Viering bij 200 jaar Universiteit Gent 

 

 

Goeie morgen. Van harte welkom op deze bijzondere viering van de Dominicus Gent-gemeenschap naar aanleiding van 200 jaar UGent. Het doet deugd om oude vertrouwde en enkele nieuwe gezichten hier te zien op deze zondag in de Maria Goretti-kerk. We heten vandaag oud-KUCers welkom: blij dat jullie er nog eens kunnen bij zijn.

En in het bijzonder heten we de mensen welkom die uitgesproken niet-christen zijn  en op onze uitnodiging  zijn ingegaan om rond het  thema `de zegen van het pluralisme’ samen met ons te vieren vandaag. Van harte welkom en dank voor uw aanwezigheid! 

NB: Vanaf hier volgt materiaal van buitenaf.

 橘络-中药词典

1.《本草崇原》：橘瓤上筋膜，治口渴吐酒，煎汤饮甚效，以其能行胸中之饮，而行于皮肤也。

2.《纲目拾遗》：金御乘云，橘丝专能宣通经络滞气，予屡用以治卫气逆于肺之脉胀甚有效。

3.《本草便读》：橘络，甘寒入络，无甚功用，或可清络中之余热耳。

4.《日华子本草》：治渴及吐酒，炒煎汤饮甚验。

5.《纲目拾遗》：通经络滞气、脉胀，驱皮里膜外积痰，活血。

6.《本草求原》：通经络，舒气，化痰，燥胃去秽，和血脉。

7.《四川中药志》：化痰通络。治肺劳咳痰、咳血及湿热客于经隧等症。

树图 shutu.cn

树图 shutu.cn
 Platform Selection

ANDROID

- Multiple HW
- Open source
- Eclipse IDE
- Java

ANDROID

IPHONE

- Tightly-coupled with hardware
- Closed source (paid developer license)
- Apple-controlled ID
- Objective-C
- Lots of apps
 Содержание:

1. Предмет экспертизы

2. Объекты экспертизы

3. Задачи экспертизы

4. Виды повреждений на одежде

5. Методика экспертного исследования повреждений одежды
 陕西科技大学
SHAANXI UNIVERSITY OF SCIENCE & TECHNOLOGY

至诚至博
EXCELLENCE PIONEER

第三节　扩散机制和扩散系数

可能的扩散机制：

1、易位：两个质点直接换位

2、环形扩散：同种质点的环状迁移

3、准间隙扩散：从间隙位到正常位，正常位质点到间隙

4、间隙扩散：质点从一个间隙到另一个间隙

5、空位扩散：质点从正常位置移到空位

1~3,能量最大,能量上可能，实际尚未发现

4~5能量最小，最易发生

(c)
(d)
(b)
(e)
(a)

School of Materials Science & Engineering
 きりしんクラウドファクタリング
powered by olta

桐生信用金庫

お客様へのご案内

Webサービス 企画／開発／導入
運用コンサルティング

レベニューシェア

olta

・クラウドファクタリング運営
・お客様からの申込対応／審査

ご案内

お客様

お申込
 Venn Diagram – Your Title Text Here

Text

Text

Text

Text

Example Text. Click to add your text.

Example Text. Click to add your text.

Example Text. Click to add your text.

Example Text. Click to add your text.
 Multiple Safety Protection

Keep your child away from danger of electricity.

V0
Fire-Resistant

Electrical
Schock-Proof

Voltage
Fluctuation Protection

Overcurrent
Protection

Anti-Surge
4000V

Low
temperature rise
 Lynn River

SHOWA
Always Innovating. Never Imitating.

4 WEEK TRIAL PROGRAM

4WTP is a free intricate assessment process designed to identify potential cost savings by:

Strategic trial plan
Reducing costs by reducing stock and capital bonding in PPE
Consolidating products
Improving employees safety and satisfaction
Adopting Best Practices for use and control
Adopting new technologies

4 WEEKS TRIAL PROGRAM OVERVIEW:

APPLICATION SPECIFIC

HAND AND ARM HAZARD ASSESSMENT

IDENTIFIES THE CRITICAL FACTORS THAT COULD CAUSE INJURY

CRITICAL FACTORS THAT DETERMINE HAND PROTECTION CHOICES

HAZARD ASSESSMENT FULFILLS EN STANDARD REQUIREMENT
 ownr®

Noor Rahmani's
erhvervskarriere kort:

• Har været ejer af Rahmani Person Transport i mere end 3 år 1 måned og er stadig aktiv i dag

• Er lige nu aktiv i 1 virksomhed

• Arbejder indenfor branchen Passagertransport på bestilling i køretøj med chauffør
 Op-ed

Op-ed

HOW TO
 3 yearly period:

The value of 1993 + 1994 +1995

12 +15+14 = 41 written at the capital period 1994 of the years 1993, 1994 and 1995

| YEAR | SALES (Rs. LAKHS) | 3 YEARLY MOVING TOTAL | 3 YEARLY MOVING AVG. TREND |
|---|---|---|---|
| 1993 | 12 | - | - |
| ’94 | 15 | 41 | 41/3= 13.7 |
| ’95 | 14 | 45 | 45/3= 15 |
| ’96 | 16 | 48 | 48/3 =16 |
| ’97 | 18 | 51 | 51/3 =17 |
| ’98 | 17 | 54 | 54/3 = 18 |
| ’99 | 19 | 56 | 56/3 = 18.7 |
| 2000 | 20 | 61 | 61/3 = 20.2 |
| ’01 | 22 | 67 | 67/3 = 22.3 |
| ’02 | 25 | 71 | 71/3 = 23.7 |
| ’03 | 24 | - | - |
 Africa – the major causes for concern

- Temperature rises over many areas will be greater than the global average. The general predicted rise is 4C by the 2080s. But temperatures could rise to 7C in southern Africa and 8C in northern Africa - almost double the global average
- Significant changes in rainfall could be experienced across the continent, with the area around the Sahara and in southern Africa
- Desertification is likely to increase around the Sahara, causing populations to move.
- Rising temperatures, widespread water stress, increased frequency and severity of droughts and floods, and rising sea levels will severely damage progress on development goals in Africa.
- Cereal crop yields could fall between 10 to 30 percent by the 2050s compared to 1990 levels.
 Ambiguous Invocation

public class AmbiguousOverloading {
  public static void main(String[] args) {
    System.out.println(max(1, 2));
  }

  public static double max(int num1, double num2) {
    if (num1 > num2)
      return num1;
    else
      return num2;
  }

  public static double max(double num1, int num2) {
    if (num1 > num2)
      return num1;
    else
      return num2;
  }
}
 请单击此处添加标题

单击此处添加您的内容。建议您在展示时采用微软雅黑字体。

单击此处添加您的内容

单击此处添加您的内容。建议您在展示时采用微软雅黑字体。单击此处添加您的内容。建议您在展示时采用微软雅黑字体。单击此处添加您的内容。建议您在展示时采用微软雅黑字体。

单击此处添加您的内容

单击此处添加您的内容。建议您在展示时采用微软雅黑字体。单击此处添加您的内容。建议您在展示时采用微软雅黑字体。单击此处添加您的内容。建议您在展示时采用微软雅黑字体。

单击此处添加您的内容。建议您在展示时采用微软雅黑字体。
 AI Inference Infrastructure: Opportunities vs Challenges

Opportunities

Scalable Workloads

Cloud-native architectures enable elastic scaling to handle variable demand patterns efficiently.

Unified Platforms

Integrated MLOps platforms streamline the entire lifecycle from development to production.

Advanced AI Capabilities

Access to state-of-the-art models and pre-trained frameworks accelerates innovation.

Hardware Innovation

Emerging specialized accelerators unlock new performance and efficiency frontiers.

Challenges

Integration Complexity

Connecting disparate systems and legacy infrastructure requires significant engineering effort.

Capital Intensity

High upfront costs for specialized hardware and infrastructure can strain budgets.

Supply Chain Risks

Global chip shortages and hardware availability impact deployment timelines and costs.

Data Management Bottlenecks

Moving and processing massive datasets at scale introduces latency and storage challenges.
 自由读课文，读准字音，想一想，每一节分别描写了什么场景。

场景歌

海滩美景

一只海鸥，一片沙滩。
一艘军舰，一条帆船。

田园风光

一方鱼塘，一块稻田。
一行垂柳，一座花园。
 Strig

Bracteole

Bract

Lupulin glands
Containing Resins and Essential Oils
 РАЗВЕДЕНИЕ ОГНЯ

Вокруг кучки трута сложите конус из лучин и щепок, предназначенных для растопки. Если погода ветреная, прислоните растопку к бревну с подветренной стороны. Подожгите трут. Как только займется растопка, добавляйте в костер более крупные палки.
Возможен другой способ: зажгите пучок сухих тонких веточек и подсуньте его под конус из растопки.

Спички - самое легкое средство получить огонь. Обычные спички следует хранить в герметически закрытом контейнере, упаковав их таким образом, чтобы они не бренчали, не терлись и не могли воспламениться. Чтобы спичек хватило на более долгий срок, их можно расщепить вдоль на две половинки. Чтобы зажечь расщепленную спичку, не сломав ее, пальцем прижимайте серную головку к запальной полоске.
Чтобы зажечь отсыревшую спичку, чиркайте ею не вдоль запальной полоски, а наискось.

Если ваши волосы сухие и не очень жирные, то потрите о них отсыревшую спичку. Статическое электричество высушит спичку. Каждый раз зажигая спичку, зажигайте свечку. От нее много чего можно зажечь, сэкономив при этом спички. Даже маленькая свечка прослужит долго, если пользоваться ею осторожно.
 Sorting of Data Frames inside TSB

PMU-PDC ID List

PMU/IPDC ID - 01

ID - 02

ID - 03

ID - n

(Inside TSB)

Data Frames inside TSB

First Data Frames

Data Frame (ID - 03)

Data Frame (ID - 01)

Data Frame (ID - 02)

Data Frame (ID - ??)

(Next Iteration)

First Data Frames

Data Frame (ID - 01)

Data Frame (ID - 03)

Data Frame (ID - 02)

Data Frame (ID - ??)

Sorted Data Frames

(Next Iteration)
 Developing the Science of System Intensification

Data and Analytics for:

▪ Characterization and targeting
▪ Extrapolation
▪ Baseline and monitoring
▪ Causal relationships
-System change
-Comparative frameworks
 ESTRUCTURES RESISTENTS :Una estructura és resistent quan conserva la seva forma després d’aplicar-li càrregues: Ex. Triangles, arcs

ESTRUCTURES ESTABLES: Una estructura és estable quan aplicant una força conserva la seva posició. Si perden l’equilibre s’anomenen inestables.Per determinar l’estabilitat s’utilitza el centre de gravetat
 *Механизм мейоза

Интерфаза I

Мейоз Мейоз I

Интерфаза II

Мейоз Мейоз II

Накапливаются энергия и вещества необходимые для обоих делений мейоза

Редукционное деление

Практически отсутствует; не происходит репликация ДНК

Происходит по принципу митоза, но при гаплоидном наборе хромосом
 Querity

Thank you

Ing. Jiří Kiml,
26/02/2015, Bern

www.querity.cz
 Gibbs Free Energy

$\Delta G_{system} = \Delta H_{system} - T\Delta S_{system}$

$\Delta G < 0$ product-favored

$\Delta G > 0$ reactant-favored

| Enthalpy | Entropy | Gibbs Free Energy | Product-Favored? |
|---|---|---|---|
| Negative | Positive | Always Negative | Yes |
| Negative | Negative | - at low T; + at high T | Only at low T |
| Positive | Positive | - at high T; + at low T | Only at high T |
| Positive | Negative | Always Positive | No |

We hebben voor  deze viering als thema `de zegen van het pluralisme’ gekozen omdat we er oprecht van overtuigd zijn dat we als christenen veel te danken hebben aan de dialoog met andersdenkenden. Het pluralisme heeft ons mee gevormd en gedragen tot in de geseculariseerde en geglobaliseerde multi-culturele omgeving van vandaag, hier in deze buurt en in de brede wereld die ons omringt.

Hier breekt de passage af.